Imagine this: You are on your honeymoon. St Louis. City of BBQ, river boats, and the Arch. A tourist mecca, but a place you’ve always loved to go. You have good memories, fond even, from this city. That time right before your parent’s divorce, when the entire family was at the height of its naivety and denial. You still thought time could be controlled. Back then, before it all went to shit.
Anyway, the Honeymoon. My first.
I wasn’t that eager, not like I should’ve been. Nor was I that excited about St. Louis, city of the Blues. We’d chosen somewhere close, only because my husband had to be back at work in two days. The bank where he’d worked for three years had announced blackout dates weeks before our happy occasion. Later, they’d fire my husband, a guileless and likable person, a teller the old women trusted so much they’d ask for him by name, because of a cash drawer miscalculation. By that point, we were no longer interested in the things you do on a honeymoon.
They say one rotten apple can spoil an entire barrel. Or is it a tomato? I hate tomatoes. Certainly, my mood on our honeymoon proves the truism. Looking back, it certainly seems more like cause and effect than it does any sort of natural consequence. We checked into our hotel, the black cloud already hovering.
“Oh. This is what Express means,” I said, the ‘sss’ echoing a little too long.

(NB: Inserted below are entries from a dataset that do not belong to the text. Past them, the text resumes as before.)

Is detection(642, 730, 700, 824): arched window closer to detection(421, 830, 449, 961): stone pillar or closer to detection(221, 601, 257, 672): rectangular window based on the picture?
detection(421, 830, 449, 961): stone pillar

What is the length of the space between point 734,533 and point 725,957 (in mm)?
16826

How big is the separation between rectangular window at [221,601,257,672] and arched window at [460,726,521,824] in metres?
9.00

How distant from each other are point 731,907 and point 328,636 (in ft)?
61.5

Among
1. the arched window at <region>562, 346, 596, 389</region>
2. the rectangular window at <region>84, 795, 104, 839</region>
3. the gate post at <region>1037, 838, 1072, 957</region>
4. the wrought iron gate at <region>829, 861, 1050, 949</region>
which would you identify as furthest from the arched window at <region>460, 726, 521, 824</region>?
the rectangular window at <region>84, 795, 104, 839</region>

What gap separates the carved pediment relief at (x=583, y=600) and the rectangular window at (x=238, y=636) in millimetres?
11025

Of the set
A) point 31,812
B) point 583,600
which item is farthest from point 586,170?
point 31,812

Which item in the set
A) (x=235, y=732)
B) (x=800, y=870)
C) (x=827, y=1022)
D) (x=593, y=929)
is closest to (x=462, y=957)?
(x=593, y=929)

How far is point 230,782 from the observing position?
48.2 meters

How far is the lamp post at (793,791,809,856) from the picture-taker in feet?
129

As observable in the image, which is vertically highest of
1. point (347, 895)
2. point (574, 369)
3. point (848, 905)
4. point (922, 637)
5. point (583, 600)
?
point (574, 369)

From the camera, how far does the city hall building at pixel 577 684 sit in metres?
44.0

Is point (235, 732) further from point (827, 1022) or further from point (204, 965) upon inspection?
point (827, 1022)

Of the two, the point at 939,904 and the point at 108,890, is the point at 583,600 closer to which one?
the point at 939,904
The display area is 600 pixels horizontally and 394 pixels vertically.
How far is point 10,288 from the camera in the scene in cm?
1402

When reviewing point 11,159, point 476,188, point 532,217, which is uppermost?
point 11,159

“What? It’s not bad. There’s a pool…!”
His cheerfulness was too forced to do any good. And optimism had always annoyed me. I went from nonplussed to disappointed, assuming it would only get worse.
“I’m. Afraid. Of. Water.”
I guess that room was nice, not that I remember. Definitely nicer than the no-tell motel we used to have college sex in. What I do remember is having a timely realization that my husband neither cared nor paid attention to ambience. He was in it for something else altogether.
He gazed at me lovingly.
I stared back helplessly.
We met on the bed, still clothed with a polyester floral bedspread.

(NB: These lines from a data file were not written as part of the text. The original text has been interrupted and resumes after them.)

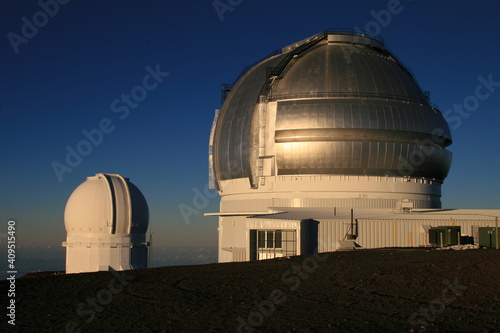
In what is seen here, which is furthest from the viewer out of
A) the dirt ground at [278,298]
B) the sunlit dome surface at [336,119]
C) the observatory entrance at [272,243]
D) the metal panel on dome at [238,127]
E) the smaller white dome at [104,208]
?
the smaller white dome at [104,208]

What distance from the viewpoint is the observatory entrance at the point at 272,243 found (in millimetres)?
28297

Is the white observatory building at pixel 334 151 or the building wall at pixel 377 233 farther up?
the white observatory building at pixel 334 151

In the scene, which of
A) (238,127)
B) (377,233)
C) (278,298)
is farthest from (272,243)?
(278,298)

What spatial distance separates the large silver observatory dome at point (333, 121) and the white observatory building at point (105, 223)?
6303 millimetres

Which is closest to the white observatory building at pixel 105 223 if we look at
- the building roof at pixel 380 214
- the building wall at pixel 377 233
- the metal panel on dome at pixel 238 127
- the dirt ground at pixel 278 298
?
the metal panel on dome at pixel 238 127

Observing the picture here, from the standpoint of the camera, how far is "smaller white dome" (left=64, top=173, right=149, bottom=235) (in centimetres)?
3734

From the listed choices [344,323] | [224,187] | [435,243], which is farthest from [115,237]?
[344,323]

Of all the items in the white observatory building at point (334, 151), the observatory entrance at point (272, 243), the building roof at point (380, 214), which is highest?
the white observatory building at point (334, 151)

It must’ve been at least a few minutes—it takes me that long to “get in the mood”—when a noise behind me, something like the rattle of a doorknob, started to distracted me. Not that it took much.

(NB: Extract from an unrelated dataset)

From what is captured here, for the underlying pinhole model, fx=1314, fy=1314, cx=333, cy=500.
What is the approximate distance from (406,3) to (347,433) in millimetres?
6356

“What is it?” my husband demanded. He had a way of asking a question that meant he didn’t need an answer.
I tried to ignore what now sounded like one of those newfangled credit card keys going in and out of the lock. Click-click, Swish. Click-click, Swish. Jiggle, Jiggle.
“Honey, um… I think…” Whooooosh.
My husband, now realizing neither those click-clicks nor my scream that followed were a part of his diligent foreplay, jumped off the bed.
“What are you doing in my room?” the strange man asked.
“What are YOU doing in OUR room?” my husband threw back.
“This is my honeymoon!!!” I wailed, suddenly indignant, but not sure why. After all, we were still decent.
I looked at my husband, who was angrier than I’d seen him. I once had a college boyfriend who convinced me when a guy stopped in the middle of fooling around without “finishing,” it hurt. Perhaps I was misreading anger for pain?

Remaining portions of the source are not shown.